Auch verstehe er nicht, warum einige Bundesländer, insbesondere Baden-Württemberg, kaum Migranten abschiebt, bei denen das Asylverfahren negativ beschieden wurde.

Nach kurzer Weiterfahrt mit dem Fahrrad wurde die Gruppe herzlichst von Brigitte Kaiser, Besitzerin des Kaiserhofes in Legelshurst, empfangen. Bei einem kleinen Rundgang über das Anwesen gab Brigitte Kaiser den Gästen einen Einblick in den Reiterhof.  Auf dem Reiterhof sind 55 Pferde untergebracht, um die sich artgerecht gekümmert wird.
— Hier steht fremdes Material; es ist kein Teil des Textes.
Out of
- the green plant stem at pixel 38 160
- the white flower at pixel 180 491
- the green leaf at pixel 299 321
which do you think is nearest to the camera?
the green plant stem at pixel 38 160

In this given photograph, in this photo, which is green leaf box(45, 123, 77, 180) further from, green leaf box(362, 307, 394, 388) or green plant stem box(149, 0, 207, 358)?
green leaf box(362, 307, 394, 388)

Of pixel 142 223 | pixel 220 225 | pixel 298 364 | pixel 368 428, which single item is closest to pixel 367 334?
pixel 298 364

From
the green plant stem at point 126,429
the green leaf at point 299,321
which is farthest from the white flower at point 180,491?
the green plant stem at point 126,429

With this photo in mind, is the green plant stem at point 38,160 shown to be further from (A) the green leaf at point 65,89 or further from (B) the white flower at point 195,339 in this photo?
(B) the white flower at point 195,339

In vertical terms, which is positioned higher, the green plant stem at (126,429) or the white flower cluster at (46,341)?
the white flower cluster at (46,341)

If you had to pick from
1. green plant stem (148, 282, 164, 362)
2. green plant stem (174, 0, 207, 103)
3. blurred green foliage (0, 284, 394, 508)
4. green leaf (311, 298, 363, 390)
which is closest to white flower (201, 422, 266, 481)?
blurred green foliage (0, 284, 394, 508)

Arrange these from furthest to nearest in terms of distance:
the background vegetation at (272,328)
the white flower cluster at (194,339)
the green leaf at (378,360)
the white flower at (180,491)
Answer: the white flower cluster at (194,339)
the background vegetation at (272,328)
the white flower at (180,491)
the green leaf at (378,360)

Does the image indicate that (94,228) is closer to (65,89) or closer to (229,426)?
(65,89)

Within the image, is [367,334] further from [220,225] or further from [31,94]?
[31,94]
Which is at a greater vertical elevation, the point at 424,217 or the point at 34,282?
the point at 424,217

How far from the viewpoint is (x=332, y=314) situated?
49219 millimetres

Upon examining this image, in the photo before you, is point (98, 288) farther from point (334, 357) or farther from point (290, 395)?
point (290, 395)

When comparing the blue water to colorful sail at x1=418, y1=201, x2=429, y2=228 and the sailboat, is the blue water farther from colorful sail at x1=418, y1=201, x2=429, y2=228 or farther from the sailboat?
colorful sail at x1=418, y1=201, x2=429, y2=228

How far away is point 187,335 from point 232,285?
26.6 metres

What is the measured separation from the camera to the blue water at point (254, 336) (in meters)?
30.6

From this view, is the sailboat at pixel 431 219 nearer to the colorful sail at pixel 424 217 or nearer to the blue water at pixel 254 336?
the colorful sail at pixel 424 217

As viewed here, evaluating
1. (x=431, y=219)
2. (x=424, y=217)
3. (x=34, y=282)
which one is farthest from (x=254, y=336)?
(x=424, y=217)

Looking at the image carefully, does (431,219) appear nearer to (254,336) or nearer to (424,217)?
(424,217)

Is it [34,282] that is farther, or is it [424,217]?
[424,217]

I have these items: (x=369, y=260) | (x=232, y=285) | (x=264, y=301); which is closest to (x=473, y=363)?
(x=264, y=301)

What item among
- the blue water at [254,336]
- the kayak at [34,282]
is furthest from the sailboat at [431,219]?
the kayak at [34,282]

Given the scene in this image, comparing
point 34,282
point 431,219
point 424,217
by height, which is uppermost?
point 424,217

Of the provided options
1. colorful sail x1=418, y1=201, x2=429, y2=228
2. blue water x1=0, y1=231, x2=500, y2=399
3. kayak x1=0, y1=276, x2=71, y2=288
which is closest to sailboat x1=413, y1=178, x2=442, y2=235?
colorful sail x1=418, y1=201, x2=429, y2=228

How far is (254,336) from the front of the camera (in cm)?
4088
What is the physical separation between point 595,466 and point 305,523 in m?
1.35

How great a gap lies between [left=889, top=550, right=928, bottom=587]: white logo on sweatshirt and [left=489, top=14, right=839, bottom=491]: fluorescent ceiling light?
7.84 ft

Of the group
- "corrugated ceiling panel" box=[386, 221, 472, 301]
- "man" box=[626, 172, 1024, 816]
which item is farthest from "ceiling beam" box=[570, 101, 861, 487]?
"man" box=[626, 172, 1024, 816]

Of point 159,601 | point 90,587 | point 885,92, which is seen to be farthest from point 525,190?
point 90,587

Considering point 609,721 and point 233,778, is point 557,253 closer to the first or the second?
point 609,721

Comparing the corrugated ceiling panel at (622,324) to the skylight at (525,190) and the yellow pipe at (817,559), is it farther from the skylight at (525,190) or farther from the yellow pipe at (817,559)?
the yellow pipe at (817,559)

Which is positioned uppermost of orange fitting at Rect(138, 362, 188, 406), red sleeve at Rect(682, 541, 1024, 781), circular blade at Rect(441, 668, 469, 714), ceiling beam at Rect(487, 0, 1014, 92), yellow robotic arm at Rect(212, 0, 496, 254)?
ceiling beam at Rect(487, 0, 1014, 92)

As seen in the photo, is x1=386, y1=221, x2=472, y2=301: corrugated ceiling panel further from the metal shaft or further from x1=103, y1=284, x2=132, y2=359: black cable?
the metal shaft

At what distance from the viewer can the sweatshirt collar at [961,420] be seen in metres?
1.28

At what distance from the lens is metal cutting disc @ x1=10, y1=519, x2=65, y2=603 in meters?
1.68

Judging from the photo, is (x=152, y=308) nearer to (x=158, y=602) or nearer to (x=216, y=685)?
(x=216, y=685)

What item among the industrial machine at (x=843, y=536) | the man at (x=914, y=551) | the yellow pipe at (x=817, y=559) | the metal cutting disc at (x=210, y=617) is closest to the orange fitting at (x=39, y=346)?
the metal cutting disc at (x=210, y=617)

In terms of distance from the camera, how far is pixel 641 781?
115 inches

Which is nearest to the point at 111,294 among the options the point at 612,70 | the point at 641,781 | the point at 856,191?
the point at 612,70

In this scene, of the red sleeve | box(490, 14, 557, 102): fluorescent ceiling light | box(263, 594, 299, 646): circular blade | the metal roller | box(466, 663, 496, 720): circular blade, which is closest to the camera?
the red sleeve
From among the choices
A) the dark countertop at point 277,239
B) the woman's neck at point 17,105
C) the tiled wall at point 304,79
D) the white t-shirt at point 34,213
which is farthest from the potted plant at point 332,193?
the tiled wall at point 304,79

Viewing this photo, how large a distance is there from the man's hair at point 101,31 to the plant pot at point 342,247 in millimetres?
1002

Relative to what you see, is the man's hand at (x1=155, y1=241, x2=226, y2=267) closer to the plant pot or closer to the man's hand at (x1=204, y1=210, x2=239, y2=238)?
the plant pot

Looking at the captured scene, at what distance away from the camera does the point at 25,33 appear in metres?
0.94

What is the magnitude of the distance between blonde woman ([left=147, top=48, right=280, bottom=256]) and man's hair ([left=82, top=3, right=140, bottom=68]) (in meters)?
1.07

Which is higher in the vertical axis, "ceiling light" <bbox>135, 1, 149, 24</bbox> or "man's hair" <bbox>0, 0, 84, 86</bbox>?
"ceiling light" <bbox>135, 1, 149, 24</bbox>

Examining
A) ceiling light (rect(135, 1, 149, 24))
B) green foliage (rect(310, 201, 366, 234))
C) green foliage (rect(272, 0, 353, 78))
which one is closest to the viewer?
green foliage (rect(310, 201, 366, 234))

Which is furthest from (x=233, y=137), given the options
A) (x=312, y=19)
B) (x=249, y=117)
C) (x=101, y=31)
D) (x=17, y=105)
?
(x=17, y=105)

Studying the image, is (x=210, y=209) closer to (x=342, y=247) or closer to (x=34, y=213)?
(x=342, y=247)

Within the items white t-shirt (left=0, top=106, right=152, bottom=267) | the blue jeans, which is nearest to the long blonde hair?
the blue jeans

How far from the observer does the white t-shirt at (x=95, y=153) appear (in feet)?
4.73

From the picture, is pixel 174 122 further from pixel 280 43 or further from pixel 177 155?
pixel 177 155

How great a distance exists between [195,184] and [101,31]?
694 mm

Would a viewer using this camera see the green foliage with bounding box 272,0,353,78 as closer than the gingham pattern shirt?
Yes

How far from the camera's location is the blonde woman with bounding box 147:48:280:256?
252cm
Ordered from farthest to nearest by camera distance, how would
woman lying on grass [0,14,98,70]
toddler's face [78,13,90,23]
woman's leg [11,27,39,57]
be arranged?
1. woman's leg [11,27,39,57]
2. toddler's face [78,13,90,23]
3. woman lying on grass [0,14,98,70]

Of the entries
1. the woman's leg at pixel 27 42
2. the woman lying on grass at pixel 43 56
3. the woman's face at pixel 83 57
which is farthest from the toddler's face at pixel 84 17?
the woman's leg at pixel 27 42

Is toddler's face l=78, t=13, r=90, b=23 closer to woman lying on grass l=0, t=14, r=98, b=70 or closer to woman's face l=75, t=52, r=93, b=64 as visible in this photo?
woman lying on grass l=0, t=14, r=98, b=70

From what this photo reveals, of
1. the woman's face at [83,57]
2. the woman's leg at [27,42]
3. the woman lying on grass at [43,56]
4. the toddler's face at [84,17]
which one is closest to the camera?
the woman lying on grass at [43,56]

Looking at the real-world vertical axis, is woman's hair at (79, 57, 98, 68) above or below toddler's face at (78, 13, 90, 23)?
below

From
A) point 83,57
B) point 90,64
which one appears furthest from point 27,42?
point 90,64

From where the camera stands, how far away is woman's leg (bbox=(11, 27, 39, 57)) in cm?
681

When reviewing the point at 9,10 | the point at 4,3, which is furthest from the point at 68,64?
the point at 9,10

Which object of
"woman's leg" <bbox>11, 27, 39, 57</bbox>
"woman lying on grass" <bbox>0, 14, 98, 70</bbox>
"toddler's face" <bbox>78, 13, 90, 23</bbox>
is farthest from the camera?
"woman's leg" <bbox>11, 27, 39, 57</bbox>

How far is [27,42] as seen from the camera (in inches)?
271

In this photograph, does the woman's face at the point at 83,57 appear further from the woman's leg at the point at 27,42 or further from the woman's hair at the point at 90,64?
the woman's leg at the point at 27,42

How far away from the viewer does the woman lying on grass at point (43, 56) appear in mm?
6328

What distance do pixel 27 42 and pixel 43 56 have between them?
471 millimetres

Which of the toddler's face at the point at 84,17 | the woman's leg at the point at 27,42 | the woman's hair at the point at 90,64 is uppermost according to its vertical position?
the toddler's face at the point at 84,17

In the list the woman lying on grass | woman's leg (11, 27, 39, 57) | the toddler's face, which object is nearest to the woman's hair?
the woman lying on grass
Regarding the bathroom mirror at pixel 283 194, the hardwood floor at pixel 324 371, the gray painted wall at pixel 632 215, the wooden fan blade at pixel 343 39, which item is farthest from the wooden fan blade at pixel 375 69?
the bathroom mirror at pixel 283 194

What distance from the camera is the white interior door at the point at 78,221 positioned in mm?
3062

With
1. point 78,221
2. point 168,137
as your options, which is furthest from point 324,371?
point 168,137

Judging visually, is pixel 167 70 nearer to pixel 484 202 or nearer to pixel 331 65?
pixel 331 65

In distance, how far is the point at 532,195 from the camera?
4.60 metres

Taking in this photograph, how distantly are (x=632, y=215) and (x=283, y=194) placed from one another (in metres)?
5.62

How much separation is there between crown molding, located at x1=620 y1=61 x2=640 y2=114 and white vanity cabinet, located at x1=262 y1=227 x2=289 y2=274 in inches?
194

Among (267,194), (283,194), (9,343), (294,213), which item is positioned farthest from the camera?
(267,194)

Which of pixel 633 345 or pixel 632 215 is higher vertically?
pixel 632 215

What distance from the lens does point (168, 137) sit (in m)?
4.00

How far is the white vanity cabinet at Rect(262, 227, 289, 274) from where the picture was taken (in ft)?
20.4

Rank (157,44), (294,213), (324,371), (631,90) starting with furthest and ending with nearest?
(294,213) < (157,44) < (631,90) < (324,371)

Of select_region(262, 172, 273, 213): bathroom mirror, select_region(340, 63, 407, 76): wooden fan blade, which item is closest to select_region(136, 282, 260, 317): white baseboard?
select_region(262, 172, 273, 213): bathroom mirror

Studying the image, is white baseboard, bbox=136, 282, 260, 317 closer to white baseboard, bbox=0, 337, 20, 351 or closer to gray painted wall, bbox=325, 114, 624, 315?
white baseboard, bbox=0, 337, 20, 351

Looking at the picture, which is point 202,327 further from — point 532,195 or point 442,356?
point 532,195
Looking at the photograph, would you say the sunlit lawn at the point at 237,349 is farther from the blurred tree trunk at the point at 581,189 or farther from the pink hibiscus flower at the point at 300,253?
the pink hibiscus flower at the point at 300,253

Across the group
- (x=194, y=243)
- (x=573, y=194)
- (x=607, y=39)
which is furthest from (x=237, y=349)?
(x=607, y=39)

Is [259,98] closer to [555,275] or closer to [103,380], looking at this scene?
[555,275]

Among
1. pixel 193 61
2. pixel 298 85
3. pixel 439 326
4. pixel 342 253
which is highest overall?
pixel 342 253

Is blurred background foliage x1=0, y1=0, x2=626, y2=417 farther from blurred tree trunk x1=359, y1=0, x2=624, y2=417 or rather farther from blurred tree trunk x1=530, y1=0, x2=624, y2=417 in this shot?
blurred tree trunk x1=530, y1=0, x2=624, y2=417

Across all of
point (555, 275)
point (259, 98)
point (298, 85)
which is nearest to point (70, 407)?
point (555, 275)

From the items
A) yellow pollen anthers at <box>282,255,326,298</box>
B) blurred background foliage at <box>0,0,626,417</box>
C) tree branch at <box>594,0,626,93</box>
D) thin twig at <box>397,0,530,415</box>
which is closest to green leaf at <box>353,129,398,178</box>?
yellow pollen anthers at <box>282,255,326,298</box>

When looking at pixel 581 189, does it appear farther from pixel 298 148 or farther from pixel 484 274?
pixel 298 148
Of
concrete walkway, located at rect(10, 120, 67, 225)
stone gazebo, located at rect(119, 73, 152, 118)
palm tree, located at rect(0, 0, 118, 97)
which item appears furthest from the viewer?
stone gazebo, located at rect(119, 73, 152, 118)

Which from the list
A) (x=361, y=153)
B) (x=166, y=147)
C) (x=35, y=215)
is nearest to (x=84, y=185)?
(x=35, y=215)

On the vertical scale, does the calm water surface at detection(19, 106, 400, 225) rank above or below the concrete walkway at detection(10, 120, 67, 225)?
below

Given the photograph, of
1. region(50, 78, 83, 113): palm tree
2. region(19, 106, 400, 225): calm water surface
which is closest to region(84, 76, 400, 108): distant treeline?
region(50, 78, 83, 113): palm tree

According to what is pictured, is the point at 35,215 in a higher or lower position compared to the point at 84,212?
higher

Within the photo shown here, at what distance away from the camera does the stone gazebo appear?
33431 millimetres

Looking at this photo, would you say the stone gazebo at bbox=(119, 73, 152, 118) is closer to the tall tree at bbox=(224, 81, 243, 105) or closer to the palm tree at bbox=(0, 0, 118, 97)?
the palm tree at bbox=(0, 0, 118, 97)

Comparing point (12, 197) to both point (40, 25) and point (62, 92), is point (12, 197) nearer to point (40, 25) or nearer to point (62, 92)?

So sind die Pferde täglich mindestens drei Stunden im Freien, sei es auf Weiden oder wenn diese zu naß sind, auf einem der neun Allwetterpadocks. Die fünf Wohnungen, so Brigitte Kaiser ,die man zum Beispiel  für Reiterferien  mieten kann, sind hoffnungslos überbucht und sie sich mit bereits genehmigten Erweiterungsplänen beschäftigt. Anschließend konnte man bei gemütlicher Runde bei frisch Gegrilltem und kühlen Getränken die letzten Stunden Revue passieren lassen. Willi Stächele bedankte sich abschließend bei dem CDU Gemeindeverband Willstätt für die Organisation. Tobias Fahrner, dankte Willi Stächele für seine Teilnahme sowie den Betreibern des Pflegeheims und Brigitte Kaiser, dass man Gast sein durfte und über die jeweiligen Vorhaben informiert wurde.